PASSAGE TO READ:
-------------------------
Tesla’s sales in California are poised to be suspended for 30 days if it doesn’t change its marketing practices that allegedly mislead consumers about its driver-assistance technology, the state’s motor vehicles department said.
The agency said on Tuesday the suspension won’t take effect for 90 days to give the company time to appeal or come into compliance. The California Department of Motor Vehicles accused the company of exaggerating the capabilities of its “Autopilot” and “Full Self-Driving” software and had asked an administrative judge to weigh whether a suspension is warranted.
Tesla shares fell as much as 2.2 per cent on the news in postmarket trading, before paring declines to about 1 per cent. The stock had closed Tuesday at a record high and was up 21 per cent for the year. Tesla didn’t immediately respond to a request for comment.
A suspension of Tesla’s sales license would be a major blow to the Austin, Texas-based company. California, the most populous state, is both the company’s biggest sales market in the US and home to one of Tesla’s largest factories, making even a temporary disruption potentially very costly. Tesla can avoid the suspension if it files a statement that it has stopped using or describes steps it will take to cease using the Autopilot name to describe technology that does not meet certain industry standards.
“This was a ‘consumer protection’ order about the use of the term ‘Autopilot’ in a case where not one single customer came forward to say there’s a problem. Sales in California will continue uninterrupted,” Tesla said in a statement that didn’t provide more details.
Lawyers for Tesla sought to fend off the DMV’s disciplinary action by arguing that its advertising is protected free speech under the First Amendment of the US Constitution. The attorneys also accused the regulator of taking the marketing statements out of context, and failing to account for Tesla’s warnings and disclosures about the driver-assistance systems.
In her written decision, the administrative law judge also recommended suspending Tesla’s manufacturing license for 30 days, but the regulator stayed that order.
-------------------------
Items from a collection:
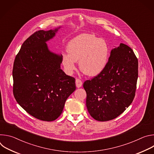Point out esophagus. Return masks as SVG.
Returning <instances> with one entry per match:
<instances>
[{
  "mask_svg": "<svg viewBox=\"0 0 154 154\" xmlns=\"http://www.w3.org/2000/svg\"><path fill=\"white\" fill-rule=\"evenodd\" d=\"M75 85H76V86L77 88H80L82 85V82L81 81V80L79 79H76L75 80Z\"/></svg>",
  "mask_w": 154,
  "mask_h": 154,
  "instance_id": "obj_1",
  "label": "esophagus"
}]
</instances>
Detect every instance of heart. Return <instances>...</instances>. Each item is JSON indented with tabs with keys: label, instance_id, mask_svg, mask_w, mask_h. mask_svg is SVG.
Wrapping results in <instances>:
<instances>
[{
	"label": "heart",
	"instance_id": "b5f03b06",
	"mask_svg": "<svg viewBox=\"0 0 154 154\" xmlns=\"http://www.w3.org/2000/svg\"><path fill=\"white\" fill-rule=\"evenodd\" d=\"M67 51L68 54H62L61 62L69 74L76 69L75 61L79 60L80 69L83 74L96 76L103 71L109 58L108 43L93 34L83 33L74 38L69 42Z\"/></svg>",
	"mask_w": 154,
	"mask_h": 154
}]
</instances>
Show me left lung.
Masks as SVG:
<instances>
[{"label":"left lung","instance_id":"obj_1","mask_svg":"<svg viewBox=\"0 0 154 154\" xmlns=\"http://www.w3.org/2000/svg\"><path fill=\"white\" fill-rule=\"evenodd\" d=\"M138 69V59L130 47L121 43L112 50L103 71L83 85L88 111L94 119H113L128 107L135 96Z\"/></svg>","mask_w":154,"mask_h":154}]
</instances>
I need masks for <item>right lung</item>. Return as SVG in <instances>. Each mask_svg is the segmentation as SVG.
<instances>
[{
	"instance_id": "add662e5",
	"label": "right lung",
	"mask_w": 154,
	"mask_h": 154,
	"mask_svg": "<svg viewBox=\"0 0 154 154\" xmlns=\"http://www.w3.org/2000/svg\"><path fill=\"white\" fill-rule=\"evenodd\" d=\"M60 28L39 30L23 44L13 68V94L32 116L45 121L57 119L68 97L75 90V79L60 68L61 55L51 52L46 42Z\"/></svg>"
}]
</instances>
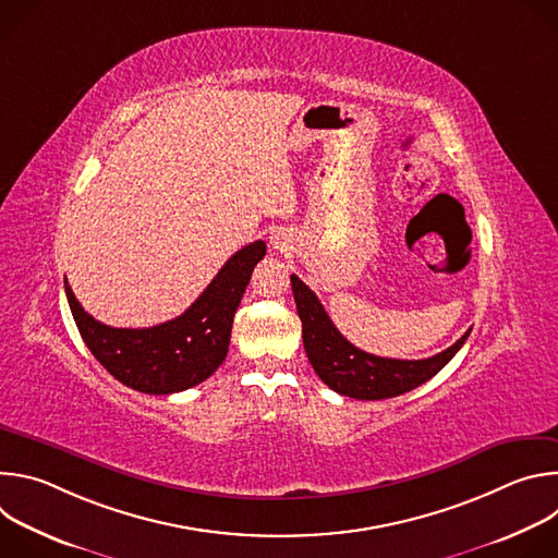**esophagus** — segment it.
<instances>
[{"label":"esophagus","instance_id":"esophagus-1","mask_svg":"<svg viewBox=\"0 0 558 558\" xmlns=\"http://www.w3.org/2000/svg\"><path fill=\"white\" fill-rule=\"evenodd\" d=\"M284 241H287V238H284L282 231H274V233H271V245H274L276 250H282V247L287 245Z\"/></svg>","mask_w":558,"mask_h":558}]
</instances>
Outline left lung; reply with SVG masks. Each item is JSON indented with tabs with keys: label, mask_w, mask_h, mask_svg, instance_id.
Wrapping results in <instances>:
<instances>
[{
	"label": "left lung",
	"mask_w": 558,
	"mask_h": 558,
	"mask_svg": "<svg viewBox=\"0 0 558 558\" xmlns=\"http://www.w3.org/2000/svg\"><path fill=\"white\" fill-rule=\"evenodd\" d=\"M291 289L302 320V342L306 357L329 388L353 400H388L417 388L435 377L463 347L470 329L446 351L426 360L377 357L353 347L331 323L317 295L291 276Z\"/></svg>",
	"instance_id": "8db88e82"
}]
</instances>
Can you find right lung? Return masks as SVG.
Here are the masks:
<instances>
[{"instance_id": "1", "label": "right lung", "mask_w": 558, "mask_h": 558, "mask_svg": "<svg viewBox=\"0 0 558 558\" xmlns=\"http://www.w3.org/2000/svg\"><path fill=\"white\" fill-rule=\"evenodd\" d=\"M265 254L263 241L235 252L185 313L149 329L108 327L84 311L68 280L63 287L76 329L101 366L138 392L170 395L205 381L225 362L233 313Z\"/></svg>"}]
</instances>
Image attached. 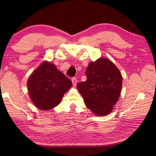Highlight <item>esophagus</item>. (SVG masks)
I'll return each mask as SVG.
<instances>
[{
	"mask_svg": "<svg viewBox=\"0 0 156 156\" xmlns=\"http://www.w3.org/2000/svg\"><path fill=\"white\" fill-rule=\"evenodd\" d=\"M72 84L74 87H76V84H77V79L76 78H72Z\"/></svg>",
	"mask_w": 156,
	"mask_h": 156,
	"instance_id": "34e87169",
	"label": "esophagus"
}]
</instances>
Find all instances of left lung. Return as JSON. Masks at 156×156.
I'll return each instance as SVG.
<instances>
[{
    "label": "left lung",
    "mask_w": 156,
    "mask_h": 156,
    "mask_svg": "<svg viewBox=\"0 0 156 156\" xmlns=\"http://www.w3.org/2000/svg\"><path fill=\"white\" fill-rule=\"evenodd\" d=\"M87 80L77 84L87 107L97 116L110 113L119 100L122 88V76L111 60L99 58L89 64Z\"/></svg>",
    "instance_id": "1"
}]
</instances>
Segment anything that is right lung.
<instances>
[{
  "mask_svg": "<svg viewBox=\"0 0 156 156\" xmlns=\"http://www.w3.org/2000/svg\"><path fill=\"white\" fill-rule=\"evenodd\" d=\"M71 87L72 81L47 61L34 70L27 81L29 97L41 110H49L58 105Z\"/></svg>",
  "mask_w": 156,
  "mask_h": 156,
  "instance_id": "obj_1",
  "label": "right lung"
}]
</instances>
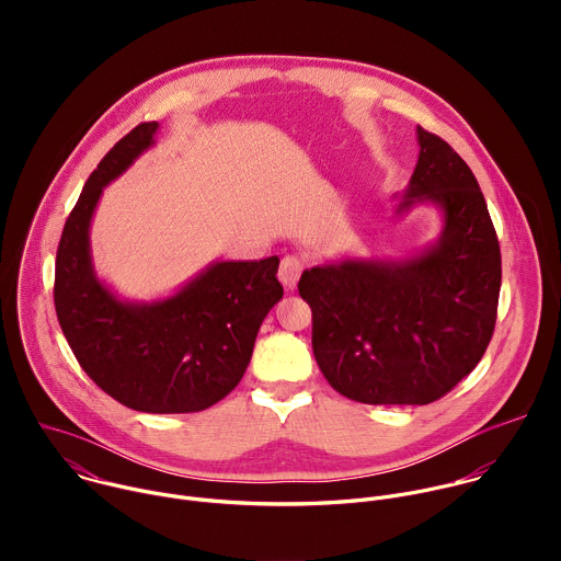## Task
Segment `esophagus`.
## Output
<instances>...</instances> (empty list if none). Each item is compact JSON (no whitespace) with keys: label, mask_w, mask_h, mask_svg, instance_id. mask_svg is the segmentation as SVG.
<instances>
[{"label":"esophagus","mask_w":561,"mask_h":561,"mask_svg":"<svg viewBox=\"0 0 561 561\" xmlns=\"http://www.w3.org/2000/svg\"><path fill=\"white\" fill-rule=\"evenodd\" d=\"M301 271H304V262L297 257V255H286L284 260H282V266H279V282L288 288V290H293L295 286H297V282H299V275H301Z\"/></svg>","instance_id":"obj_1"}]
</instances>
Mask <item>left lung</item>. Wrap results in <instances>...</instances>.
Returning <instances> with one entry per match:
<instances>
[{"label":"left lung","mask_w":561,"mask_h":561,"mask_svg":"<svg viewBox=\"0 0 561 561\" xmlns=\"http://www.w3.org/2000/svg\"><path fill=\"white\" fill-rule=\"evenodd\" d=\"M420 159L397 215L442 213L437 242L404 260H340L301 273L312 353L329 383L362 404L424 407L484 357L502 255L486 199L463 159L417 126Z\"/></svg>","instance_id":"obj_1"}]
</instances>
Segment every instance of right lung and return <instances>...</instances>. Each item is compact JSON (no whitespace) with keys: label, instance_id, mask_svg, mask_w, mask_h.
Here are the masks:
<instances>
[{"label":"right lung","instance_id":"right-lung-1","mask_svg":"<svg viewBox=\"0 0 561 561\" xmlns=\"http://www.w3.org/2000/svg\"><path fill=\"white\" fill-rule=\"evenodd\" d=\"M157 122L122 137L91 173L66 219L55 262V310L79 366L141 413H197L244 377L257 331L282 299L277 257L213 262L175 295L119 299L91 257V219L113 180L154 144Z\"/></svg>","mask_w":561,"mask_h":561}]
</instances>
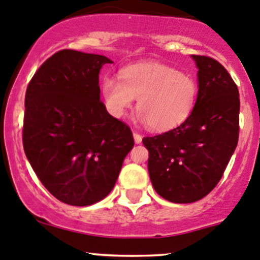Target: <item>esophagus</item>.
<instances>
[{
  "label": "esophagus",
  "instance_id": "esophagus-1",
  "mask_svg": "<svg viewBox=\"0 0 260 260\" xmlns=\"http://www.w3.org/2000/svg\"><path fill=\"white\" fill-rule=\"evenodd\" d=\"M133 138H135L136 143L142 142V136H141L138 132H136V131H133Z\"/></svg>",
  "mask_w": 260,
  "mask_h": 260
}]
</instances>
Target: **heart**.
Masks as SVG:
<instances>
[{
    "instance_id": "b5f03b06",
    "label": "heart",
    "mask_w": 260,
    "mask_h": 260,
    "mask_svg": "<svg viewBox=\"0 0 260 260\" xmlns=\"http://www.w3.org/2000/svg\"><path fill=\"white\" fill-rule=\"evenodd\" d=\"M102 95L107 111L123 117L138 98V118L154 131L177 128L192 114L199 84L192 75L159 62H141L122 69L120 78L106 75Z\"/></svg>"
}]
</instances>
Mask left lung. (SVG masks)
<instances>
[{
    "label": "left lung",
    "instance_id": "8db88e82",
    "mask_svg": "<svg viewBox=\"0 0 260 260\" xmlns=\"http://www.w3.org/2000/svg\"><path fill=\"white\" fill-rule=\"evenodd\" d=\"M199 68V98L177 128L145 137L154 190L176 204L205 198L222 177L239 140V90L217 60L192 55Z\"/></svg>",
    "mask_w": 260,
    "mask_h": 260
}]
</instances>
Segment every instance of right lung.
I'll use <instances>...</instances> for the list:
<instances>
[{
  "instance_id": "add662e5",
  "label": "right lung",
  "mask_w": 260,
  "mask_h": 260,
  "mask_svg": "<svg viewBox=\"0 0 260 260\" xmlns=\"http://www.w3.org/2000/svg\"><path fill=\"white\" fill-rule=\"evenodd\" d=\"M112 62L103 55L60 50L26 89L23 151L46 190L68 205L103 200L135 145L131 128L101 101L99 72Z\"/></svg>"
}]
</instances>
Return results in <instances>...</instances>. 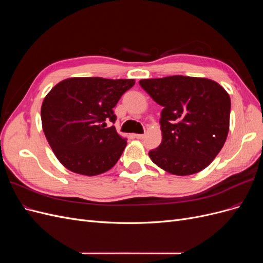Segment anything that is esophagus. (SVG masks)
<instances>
-------------------------
WHAT YOU HAVE TO DO:
In the article about Tesla's sales in California, how many days will pass before the sales suspension takes effect?

OUTPUT FOR THIS EXERCISE:
90 days.